Queens of the Golden Mask – Review by Lauren Rosenay

The Queens are Golden

The Ivoryton Playhouse is very bravely presenting “The Queens of the Golden Mask,” which risks being offensive or hard-to-watch for audience members. This show is important because it gives an understanding of how seemingly good people could be a part of something so terrible. In order to communicate with people in our time where communication is so vital, one must have an understanding of both sides and different perspectives. Artistic and Executive director of the Ivoryton Playhouse, and the director of this production, Jacqueline Hubbard says that this show is a “catalyst for conversation.” She does an excellent job directing this show, really understanding the harshness and yet delicate subject matter.

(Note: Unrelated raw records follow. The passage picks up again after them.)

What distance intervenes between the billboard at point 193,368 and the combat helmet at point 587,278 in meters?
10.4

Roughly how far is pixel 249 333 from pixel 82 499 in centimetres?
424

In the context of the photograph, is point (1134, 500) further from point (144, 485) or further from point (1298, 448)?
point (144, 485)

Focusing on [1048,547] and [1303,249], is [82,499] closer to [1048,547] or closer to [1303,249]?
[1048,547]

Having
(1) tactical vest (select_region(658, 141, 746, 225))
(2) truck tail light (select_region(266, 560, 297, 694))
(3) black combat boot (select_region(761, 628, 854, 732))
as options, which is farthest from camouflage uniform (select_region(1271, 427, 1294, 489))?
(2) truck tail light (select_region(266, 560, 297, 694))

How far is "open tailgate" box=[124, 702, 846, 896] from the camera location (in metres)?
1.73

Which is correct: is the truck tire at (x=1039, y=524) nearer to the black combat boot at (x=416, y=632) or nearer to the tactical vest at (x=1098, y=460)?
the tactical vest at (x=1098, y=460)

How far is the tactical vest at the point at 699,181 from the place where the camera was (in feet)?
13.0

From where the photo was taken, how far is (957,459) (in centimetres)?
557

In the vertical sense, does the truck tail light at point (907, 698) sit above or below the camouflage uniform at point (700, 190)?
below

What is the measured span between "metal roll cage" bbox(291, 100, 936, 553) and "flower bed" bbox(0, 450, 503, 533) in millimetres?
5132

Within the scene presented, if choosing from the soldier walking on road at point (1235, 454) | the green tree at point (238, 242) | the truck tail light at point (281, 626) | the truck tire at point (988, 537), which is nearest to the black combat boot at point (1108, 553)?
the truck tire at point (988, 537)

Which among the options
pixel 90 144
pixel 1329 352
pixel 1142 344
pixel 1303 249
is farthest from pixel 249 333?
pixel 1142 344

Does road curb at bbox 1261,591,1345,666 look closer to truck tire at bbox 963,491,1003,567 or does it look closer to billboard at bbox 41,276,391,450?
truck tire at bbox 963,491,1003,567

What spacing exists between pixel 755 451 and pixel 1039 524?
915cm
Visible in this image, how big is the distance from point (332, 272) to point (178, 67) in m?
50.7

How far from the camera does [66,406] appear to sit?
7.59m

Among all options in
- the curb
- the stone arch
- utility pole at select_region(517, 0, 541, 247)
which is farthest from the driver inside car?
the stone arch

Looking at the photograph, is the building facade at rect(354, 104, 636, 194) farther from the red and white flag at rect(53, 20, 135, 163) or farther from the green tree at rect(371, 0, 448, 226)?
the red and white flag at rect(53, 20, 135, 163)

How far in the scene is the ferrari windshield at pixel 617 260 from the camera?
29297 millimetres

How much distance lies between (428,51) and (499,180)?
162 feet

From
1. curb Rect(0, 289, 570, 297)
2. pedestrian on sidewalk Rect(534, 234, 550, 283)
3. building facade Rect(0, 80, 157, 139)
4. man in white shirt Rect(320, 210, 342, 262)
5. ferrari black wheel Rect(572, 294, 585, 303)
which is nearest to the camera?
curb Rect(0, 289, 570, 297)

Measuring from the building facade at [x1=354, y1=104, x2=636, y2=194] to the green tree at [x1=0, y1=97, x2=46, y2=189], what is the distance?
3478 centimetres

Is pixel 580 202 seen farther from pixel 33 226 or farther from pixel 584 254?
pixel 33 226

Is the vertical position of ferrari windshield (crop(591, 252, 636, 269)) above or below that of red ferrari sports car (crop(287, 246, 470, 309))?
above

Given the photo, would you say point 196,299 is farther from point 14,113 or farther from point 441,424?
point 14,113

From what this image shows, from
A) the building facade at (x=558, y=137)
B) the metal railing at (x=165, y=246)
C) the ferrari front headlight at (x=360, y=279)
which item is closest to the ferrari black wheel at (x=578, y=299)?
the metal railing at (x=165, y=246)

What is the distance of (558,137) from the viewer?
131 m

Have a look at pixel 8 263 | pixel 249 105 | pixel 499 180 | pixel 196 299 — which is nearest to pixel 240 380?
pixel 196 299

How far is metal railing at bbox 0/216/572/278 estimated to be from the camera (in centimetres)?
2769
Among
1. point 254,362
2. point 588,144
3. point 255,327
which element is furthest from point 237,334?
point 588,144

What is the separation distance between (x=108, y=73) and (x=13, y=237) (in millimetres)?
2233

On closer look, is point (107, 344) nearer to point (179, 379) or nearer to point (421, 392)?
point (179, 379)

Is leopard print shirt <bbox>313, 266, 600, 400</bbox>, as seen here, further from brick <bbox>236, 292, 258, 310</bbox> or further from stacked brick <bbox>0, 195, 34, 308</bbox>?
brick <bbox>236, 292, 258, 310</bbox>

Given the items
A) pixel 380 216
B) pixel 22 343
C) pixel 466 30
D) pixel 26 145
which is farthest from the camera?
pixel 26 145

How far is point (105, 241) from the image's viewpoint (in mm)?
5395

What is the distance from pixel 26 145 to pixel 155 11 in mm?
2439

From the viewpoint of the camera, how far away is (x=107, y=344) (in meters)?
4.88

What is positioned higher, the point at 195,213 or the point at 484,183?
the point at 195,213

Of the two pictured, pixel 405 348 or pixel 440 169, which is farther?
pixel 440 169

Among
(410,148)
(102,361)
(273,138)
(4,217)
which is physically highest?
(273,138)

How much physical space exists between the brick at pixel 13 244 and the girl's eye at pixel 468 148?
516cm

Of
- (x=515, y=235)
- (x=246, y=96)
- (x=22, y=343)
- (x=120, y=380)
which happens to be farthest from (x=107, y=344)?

In the uncomfortably hot summer of 1961 in Celestial, Alabama, we are greeted with women entering into the house of Ida Sage, also known as “Moma,” (Ellen Barry), bringing in all sorts of sweets to prepare for the visitation of Rose Jackson (Anna Fagan). Rose has just married a southern man and is coming to Alabama from her hometown, Ohio, to meet everyone. Upon arrival she discovers that these women are a part of the Women’s auxiliary of the KKK, “The Queens of the Golden Mask.” The women end up pressuring Rose into joining them, making her believe that she would not be involved in any violent acts.

Act 1 has way too much dialogue that is not even necessary exposition. A lot of it could be shortened and be more to the point. Hubbard beautifully represents the relationships of the characters through physical movement and attitudes towards each other, so that a lot of the dialogue was just dragging the play out.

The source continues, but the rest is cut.